The caveats, clauses, loopholes, and conditions in many insurance policies that prohibit payments to policyholders are too numerous to list here in detail. Suffice it to say that for many they form a recognizably accepted part of the insurance process. Now immutably digitizing insurance company terms and conditions with complexities that individual policyholders may not fully understand, only confers benefits on the issuing company.
Instead of a personal exchange, clarification, or justification of any misunderstanding, here the holder’s time-stamped, digitally immutable agreement with said document is locked forever. While the transparency of the documents themselves can be established, understanding and compliance with the policy remains largely one-sided.
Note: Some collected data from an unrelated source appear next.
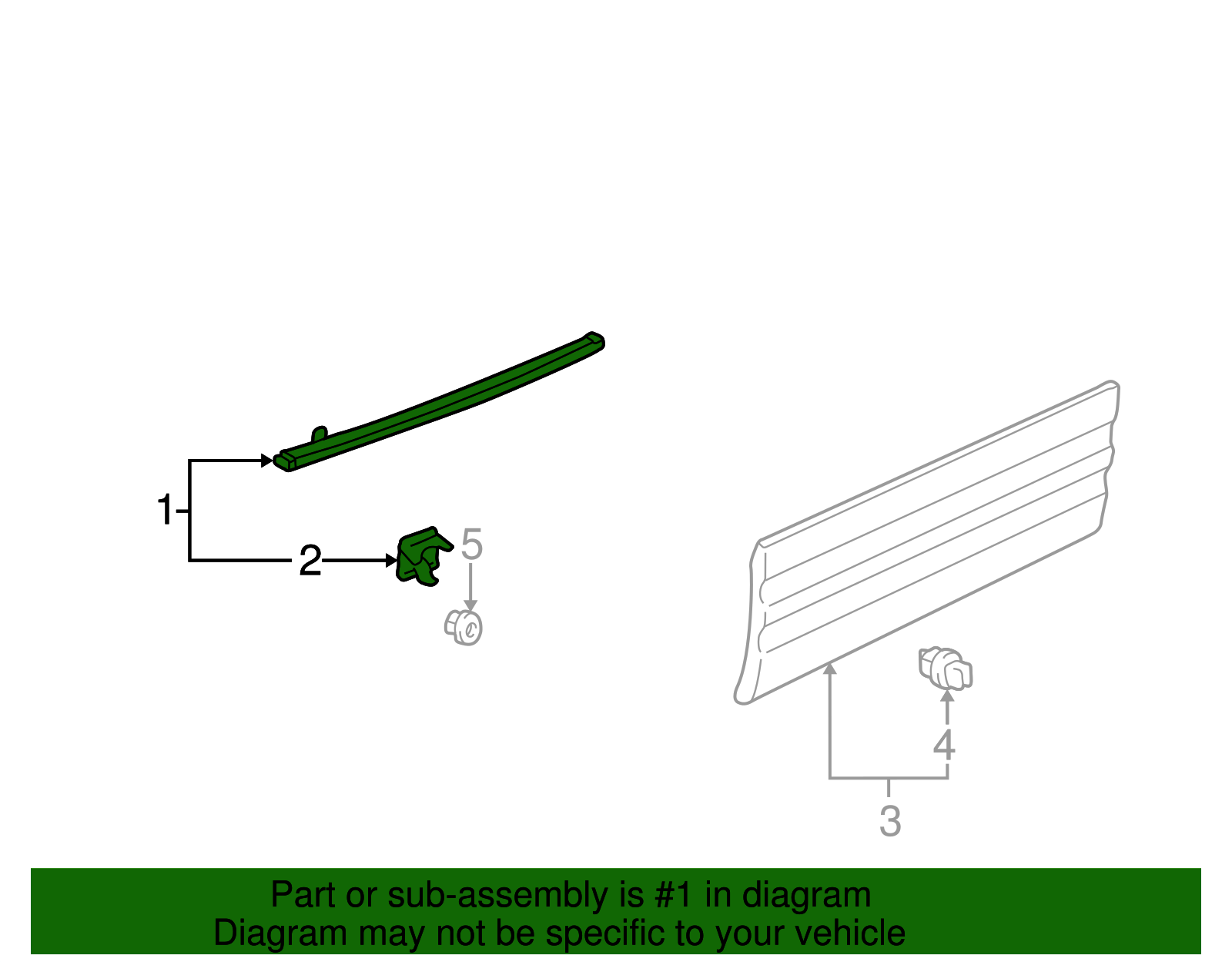 1
2
5
4
3

Part or sub-assembly is #1 in diagram
Diagram may not be specific to your vehicle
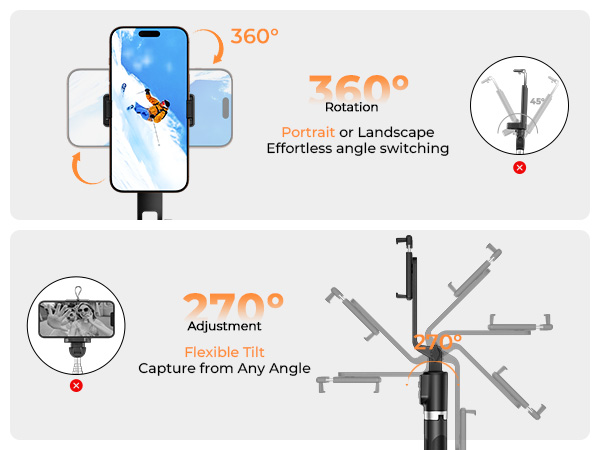 360°

360°
Rotation

Portrait or Landscape
Effortless angle switching

45°

270°
Adjustment

Flexible Tilt
Capture from Any Angle

270°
The use of immutable records is only beneficial as long as there is sufficient knowledge of the meaning or implications of these records. An intricate and one-sided policy remains just that, whether on or off the blockchain.
The very presence and survival of the hugely profitable insurance giants should hint at the corporate structure. Ultimately, like a casino, the company’s calculations and metrics are superior to our understanding of probability.
Much like a round at the blackjack table, a player’s chance of winning or enjoying the risk of participating in itself outweighs what is essentially a guaranteed loss when measured on a sufficient time scale. The house always wins. That’s why there is the [well decorated and ornately furnished] house itself. Apart from investment strategies, as well as a multitude of financial activities, at its core there is insurance coverage as the house is betting that we, the insured, are wrong.
For any business it is unsustainable to pay more than you receive. Therefore, the range in the choice of insurance has been and continues to be available, since the purchase of these, over a long enough period of time, earns the issuing company more than it costs them to pay. .
This is not to discount a host of potential benefits, protections, and security provided by insurance offerings. As with automobile accidents, for example, in a cost-benefit analysis, one’s deference to experienced centralized giants for resolution may simply be prudent and well worth such costs, particularly in consideration of the potential requirements. alternative time. It is simply stating that in all insurance offers, the house [an insurance company] it exists because it remains profitable.
When blockchain technologies are presented as a panacea for the development and future of the industry, perhaps we should all take a step back and ask ourselves if we really understand the policies themselves before getting too excited about their immutable record.